-Iowa City 1995
Just hold it.
Pokerface . . .
Man, be cool! I think, and I don’t want to seem too thirsty. But still. Through the window, same old shivering, leaveless trees. Going back for miles, either side. Going on forever. Like being out there, floodlands, lost in the woods, no compass or backpack, just scrambling up and down icy ravines, from one to the next . . . And that cold, muffling everything. Better thirsty than cold, I suppose. Slush on the street. This motherfucker, pinching his lip, he’s musing about it. Guiding the truck with one hand, slowing to creep through clumps and mounds of piled ice on the hills.

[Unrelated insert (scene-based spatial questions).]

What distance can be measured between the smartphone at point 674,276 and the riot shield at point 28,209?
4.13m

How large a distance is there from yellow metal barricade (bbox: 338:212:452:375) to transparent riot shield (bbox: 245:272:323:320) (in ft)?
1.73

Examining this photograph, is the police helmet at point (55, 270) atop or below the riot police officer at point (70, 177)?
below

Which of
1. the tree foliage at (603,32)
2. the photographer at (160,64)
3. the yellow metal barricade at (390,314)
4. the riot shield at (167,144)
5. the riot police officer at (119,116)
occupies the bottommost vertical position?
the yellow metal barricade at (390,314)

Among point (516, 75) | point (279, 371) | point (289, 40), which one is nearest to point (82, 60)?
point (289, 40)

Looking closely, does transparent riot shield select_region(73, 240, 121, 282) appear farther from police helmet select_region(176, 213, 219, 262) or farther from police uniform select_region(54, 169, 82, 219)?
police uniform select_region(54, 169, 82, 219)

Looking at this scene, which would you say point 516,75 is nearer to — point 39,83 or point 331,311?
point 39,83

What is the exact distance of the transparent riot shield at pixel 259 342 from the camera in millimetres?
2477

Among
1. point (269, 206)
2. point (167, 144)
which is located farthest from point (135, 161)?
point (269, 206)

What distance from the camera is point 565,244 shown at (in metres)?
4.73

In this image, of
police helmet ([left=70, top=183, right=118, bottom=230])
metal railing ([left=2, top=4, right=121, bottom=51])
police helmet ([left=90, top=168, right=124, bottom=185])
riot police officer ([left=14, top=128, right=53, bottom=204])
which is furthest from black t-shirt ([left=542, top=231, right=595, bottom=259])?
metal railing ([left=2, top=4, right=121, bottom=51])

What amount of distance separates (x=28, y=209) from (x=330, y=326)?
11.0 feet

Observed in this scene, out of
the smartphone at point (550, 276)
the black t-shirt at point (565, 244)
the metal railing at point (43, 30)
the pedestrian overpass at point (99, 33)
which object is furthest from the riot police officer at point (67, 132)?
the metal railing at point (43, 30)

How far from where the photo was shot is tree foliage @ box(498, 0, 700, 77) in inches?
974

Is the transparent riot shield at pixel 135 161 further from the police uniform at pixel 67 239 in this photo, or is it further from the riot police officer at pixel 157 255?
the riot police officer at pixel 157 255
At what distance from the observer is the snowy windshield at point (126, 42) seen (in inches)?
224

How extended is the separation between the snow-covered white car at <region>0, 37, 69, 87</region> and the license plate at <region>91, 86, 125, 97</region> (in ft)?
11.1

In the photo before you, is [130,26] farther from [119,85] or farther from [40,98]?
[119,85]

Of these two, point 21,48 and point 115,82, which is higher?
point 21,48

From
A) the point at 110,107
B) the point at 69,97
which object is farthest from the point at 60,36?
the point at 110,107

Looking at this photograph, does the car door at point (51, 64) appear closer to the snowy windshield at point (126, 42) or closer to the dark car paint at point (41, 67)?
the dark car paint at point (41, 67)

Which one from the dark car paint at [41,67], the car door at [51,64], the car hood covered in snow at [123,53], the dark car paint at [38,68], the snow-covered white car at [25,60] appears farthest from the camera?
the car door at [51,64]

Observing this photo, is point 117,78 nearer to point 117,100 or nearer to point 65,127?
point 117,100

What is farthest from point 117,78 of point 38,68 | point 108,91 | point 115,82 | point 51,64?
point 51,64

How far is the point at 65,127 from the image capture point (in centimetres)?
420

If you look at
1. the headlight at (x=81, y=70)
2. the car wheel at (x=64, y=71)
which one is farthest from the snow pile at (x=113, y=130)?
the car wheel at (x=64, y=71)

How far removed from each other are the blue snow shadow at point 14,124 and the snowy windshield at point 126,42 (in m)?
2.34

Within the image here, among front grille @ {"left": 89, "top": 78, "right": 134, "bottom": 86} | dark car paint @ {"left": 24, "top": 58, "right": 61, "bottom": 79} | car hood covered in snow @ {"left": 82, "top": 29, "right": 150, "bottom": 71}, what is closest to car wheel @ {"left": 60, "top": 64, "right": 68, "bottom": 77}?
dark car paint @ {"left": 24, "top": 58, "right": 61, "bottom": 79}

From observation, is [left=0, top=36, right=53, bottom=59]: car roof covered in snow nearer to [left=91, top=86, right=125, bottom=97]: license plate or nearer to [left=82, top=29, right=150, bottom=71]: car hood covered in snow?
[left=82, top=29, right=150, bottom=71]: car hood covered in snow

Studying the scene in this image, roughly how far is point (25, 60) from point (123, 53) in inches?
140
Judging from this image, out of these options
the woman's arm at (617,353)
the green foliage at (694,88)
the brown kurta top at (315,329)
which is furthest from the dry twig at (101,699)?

“Yeah. Party was basically over. House was trashed. End of the night. Guess I was going to the bathroom or whatever. And a couple times, in the mix, I know I remember seeing her, or maybe I didn’t get a good look. When we have parties there’s always, like, a ton of random girls. And everyone’s talking, yeah-yeah, you can’t hear a thing anyway. Yo, I thought she’d already left with her friends, with the crowd. They were over by the door, but then she comes walking in front of me and she just goes into my room, like that.”
“Wait.” I said,
“Gorgeous, tan body. Dude. Yeah. I’d had that class with her spring semester. Then, you know, we’d probably talked some at the party but that was pretty much it.”
“Come on. Man, really?”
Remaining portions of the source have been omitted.